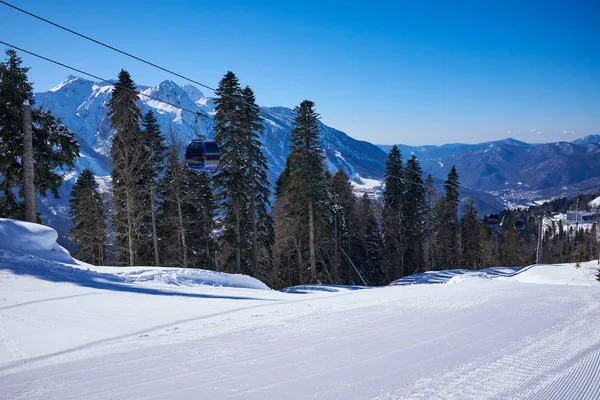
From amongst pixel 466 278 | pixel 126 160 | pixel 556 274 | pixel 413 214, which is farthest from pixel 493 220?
pixel 126 160

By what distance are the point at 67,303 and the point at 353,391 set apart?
637 cm

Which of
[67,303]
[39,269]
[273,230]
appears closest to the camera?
[67,303]

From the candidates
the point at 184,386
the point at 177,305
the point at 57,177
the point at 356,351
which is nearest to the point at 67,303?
the point at 177,305

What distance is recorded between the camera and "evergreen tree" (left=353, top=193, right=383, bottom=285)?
44219mm

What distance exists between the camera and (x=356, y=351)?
4.28 metres

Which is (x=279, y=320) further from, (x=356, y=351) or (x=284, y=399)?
(x=284, y=399)

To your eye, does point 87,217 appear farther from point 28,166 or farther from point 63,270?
point 63,270

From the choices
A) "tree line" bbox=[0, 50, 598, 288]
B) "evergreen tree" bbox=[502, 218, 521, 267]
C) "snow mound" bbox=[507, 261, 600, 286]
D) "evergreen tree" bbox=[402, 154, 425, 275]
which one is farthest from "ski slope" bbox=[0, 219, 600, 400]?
"evergreen tree" bbox=[502, 218, 521, 267]

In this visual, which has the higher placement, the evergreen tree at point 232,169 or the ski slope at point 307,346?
the evergreen tree at point 232,169

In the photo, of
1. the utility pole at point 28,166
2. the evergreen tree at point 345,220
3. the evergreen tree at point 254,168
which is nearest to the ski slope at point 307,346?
the utility pole at point 28,166

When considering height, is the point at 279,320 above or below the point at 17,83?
below

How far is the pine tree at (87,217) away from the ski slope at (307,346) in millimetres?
23076

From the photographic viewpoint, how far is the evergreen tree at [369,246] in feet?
145

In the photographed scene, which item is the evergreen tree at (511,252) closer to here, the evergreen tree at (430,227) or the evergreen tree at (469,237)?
the evergreen tree at (469,237)
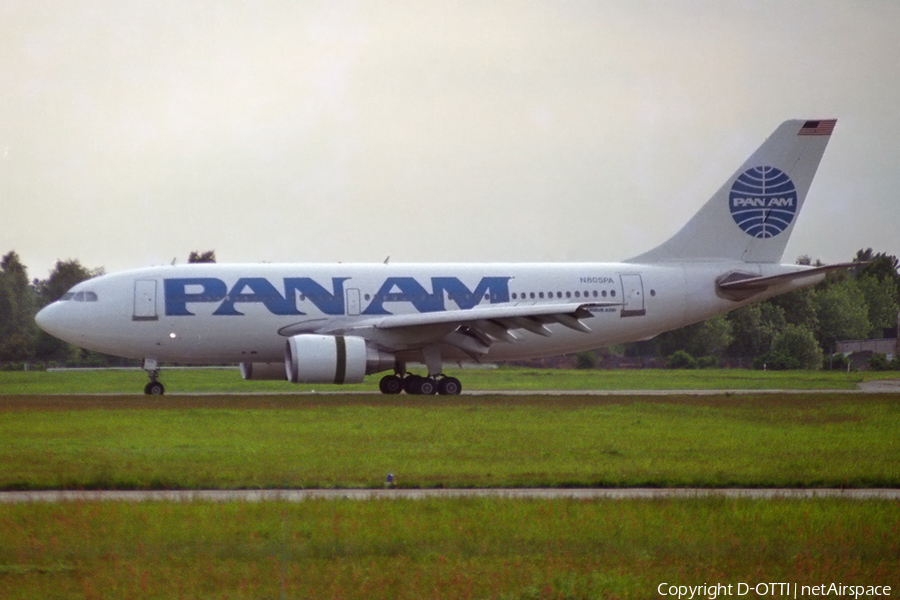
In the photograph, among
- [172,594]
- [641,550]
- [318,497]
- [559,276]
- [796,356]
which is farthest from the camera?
[796,356]

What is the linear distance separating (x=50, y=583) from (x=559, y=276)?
85.3 feet

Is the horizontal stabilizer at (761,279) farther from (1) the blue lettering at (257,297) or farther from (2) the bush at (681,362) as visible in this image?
(2) the bush at (681,362)

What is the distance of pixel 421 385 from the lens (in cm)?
3234

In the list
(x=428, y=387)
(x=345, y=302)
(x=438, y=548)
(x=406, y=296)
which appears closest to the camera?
(x=438, y=548)

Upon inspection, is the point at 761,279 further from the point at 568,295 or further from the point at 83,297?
the point at 83,297

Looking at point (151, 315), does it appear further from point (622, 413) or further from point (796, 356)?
point (796, 356)

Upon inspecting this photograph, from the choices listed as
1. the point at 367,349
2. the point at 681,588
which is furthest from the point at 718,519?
the point at 367,349

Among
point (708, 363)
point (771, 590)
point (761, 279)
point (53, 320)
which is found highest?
point (761, 279)

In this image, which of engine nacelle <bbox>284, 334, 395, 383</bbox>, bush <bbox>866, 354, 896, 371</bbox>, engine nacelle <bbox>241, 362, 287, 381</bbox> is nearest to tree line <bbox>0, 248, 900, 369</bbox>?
bush <bbox>866, 354, 896, 371</bbox>

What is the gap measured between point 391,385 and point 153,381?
250 inches

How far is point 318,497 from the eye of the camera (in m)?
13.2

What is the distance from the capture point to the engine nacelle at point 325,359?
2920 cm

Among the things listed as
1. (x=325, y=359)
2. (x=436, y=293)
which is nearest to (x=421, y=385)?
(x=436, y=293)

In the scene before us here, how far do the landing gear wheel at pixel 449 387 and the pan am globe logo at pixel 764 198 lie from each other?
1017 cm
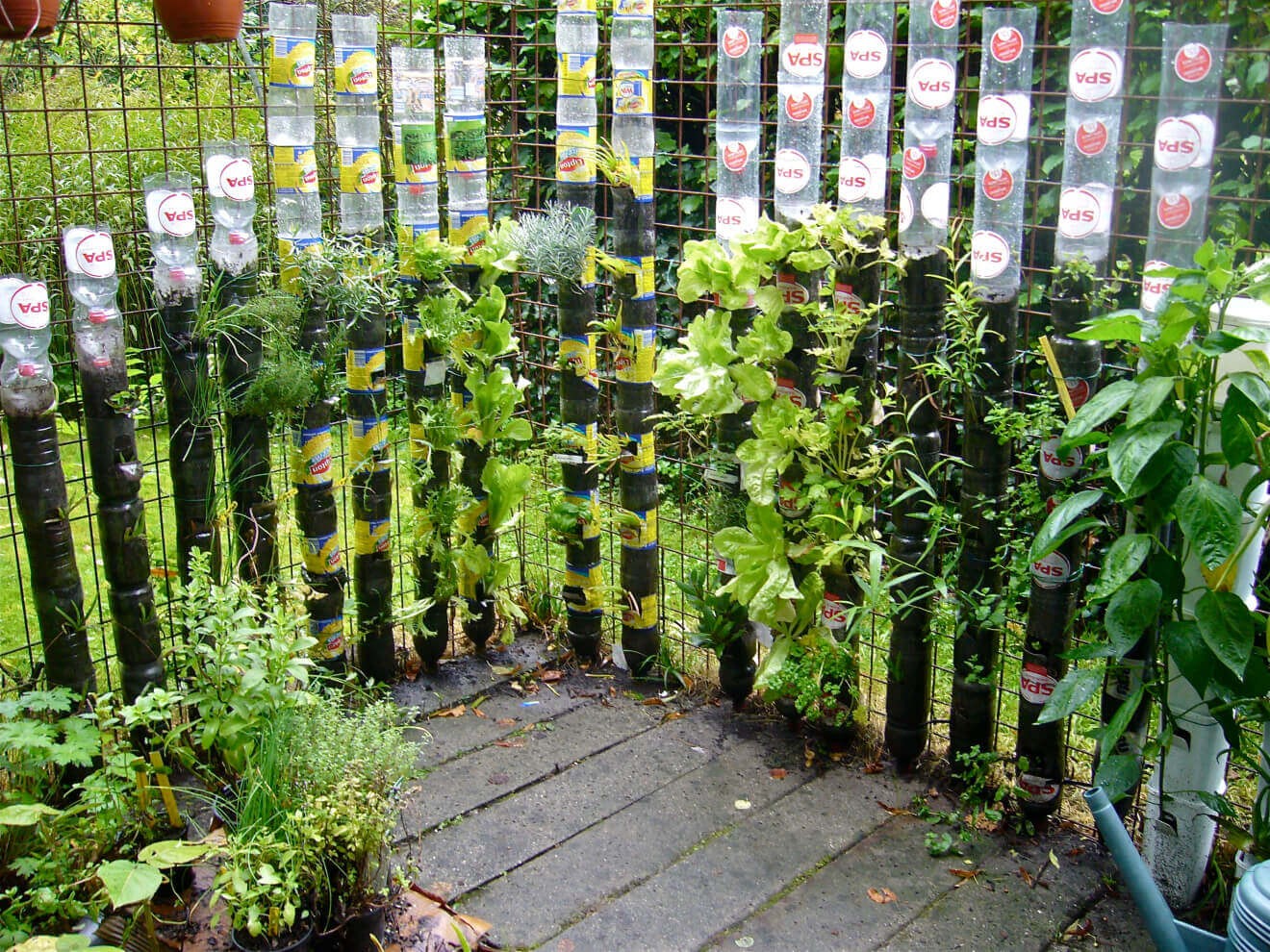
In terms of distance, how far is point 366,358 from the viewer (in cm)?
364

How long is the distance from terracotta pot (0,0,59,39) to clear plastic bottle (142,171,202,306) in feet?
1.59

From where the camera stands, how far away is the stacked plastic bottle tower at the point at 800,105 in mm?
3131

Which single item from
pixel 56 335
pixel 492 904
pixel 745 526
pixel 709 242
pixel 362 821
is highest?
pixel 709 242

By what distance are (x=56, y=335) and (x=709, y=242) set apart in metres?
3.25

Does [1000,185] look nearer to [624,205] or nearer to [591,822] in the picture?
[624,205]

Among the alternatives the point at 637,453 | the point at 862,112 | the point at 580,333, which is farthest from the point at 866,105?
the point at 637,453

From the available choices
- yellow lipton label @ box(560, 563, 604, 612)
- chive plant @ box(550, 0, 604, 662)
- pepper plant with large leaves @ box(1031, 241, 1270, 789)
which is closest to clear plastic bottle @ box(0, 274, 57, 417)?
chive plant @ box(550, 0, 604, 662)

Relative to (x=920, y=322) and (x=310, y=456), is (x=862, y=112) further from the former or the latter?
(x=310, y=456)

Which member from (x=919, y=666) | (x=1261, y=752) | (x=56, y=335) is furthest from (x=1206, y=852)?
(x=56, y=335)

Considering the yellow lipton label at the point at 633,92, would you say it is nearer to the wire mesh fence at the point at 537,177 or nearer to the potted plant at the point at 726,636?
the wire mesh fence at the point at 537,177

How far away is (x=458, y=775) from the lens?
3387mm

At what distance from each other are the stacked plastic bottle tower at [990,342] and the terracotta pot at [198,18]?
182 centimetres

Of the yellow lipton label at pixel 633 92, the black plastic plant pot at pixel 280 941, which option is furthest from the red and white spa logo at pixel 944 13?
the black plastic plant pot at pixel 280 941

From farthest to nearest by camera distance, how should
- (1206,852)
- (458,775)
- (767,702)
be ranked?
(767,702)
(458,775)
(1206,852)
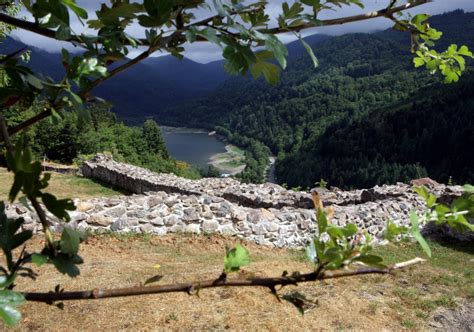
════════════════
§ **To do**
Return every line of the items above that contains the string "lens".

§ **Output for this task**
What is the distance of pixel 421 385 from the lens (in cm)?
How far away is (x=458, y=775) from the lens?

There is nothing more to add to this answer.